Leave out the pictures and print precisely the lines from the line with "DATA LINK CONNECTOR" to the final line of the entries, both ends included.

-------- Records for the exercise --------

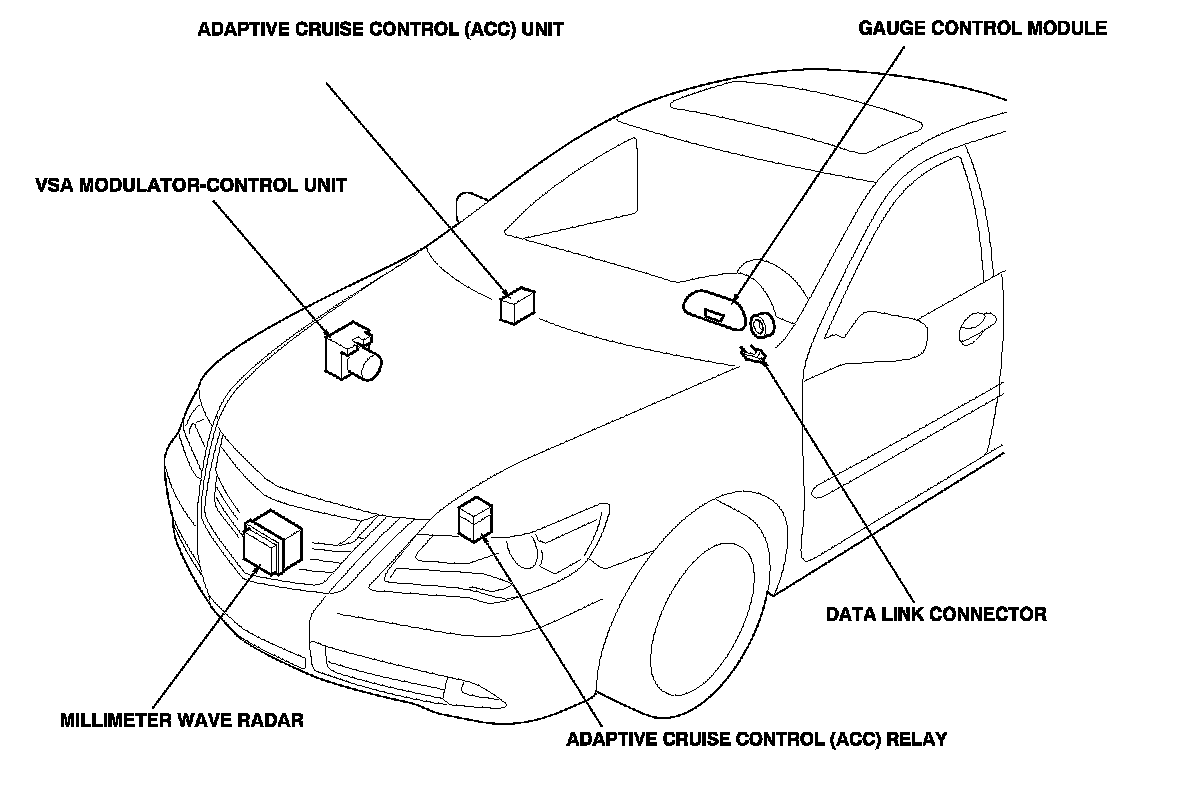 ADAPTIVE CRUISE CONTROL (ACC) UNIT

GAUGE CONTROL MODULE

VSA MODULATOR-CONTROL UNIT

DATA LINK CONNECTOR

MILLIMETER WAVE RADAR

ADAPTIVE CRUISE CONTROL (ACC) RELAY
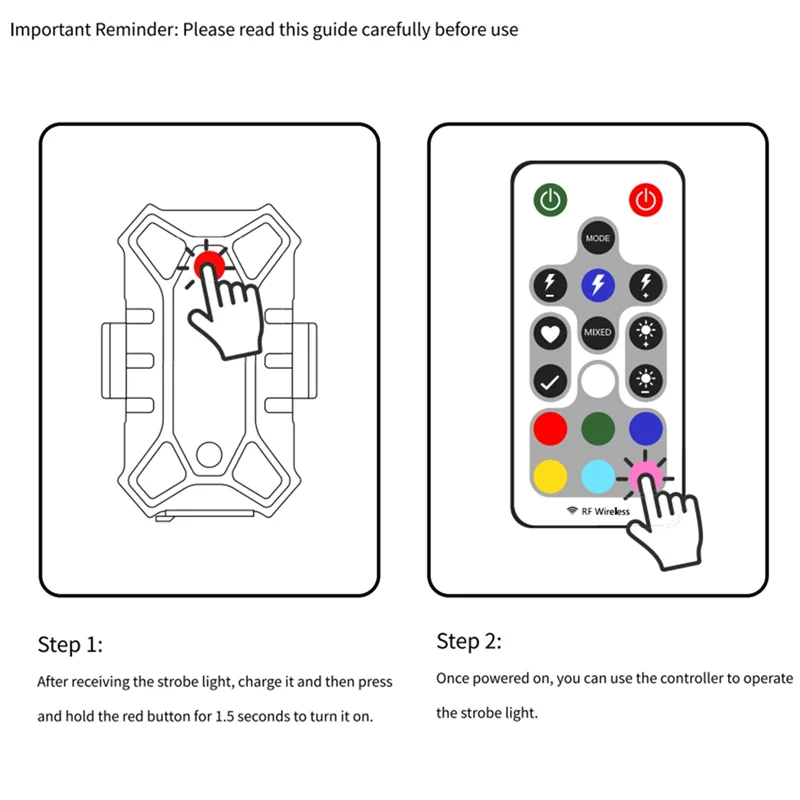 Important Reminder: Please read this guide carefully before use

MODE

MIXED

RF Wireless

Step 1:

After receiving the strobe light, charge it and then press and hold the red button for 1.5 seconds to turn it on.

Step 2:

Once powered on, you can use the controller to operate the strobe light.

--------

* _Task response_:
DATA LINK CONNECTOR

MILLIMETER WAVE RADAR

ADAPTIVE CRUISE CONTROL (ACC) RELAY
 Important Reminder: Please read this guide carefully before use

MODE

MIXED

RF Wireless

Step 1:

After receiving the strobe light, charge it and then press and hold the red button for 1.5 seconds to turn it on.

Step 2:

Once powered on, you can use the controller to operate the strobe light.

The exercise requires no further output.